Staff want meaningful tasks to fill time saved by tech

Staff want meaningful tasks to fill time saved by tech

Workers don’t want their days filled with boring tasks to merely occupy the hours saved by chatbots and automated email.

Nine in 10 workers say feeling happy and engaged at work is key to their productivity, according to research released by tech firm Slack on Tuesday.

People in sales, marketing and customer service were keen to adopt artificial intelligence and automation to get their job done.

The survey of 2000 Australian desk workers found the technology was saving each employee 3.3 hours per week.

Slack’s Asia-Pacific technology evangelist Derek Laney told AAP it is not about replacing people with machines.

Automation at work is about making time for the important face-to-face moments for making a sale or understanding an insurance claim.

For example, an employee might spend hours cutting and pasting to craft a perfect email, which remembers everything said last time and follows up.

But AI could generate the history of the customer and do a first draft in moments, using a type of automation known as “human in the loop”.

Rather than ending human interaction, generative AI is about trying to use all the information available so that workers can more quickly reach the point of making a decision or solving a problem, Mr Laney said.

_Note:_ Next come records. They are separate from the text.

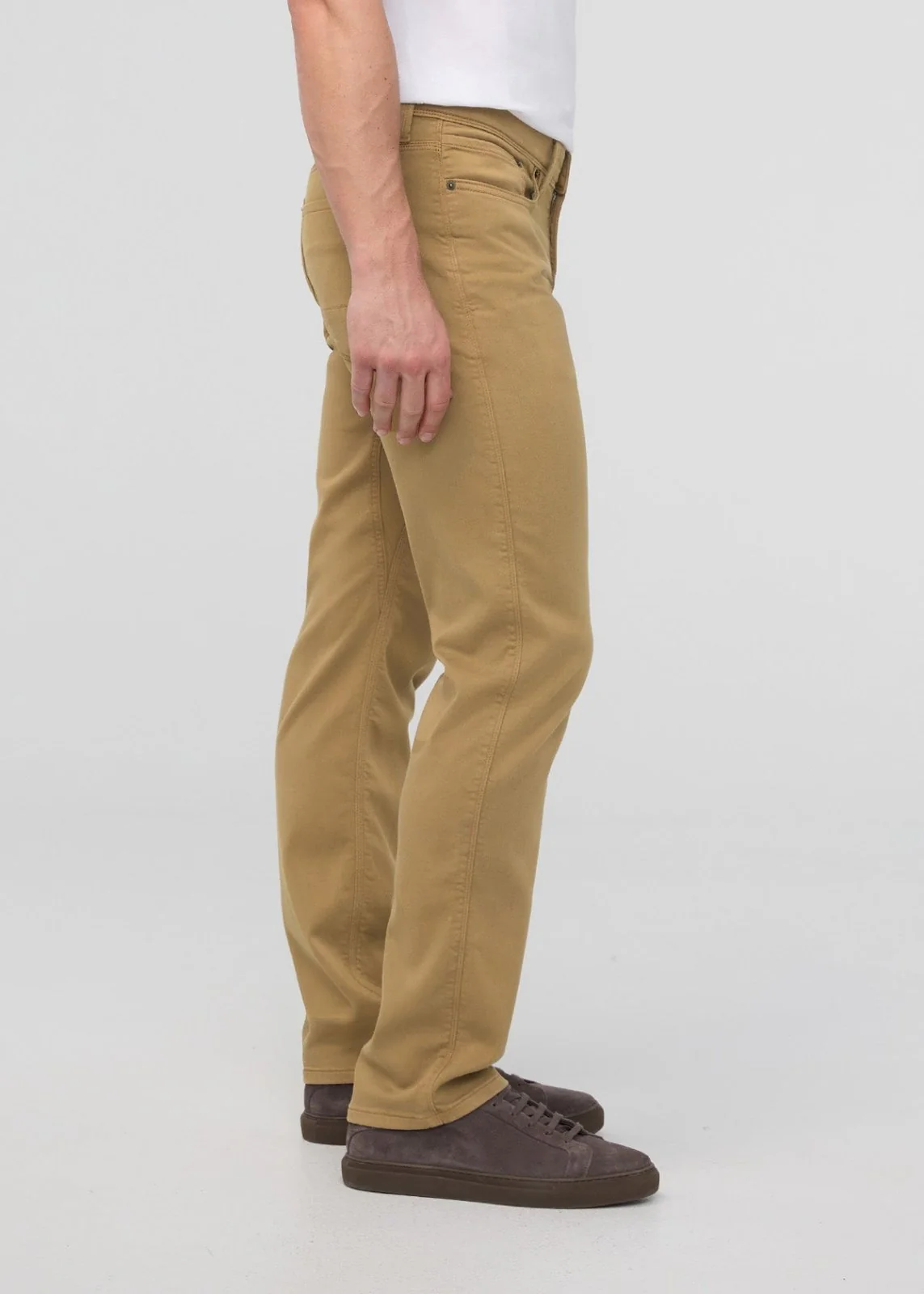 No Sweat Straight - Camel - Image 3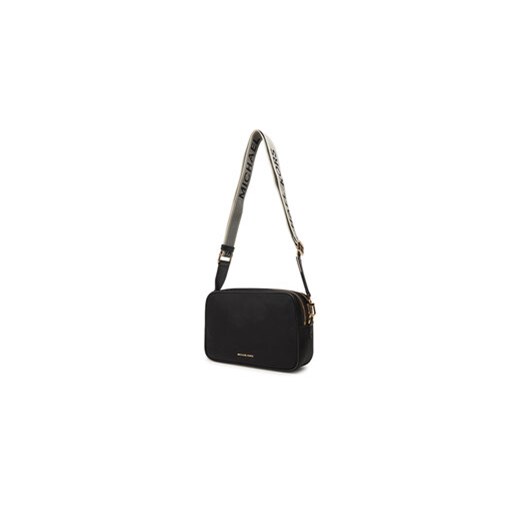 Torebka MICHAEL Michael Kors 32S5GYTC5C Czarny Michael Michael Kors 00 eobuwie.pl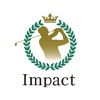 Golf Impact公式アプリ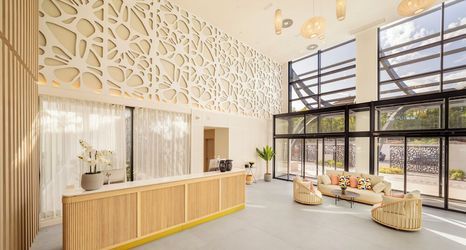 其他 2 Eurostars Oasis Marbella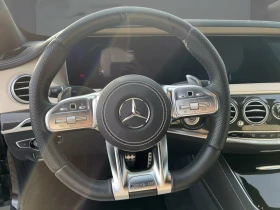 Mercedes-Benz 450 AMG/367HP/PLUS/CAM/MEMO/BURM/LED/433q | Auto.bg — изображение 9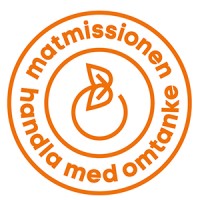 Matmissionen logo - Similar company to Ence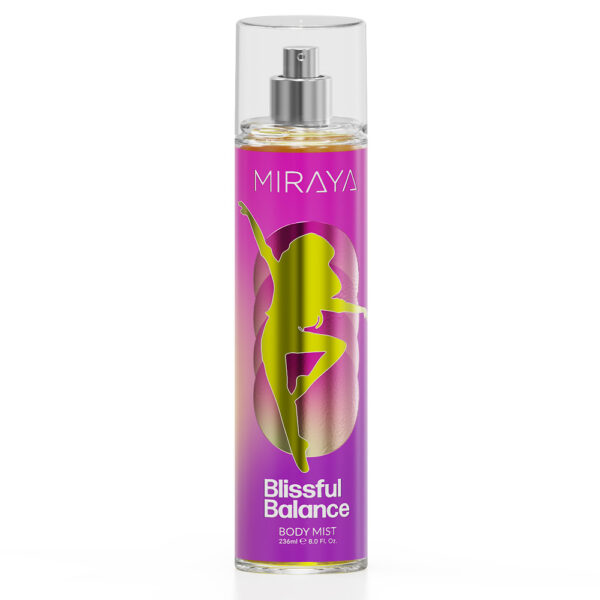 Miraya Blissful Balance Body Mist 236ml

More than three-quarters (77 per cent) of respondents said automating routine tasks would greatly improve their productivity, as well as their happiness.

However, workers said they were spending almost one-third (32 per cent) of their time on so-called “performative work” – endless emails and meetings that prove they are on task.

“Time sitting around in a room where I’m not contributing anything, I didn’t really learn anything, I’m just there to show up,” Mr Laney said.

Less than half (45 per cent) of respondents said their workplace has adopted automation to make processes easier or more efficient.

Mr Laney said to improve productivity we must move our culture to something called “working in the open”.

“Which means we use platforms – digital technology – to allow us to see the work as it happens, rather than a meeting or relying on someone to send a weekly update on Friday,” he said.

“That’s our accountability – the fact that we’re working in the open.”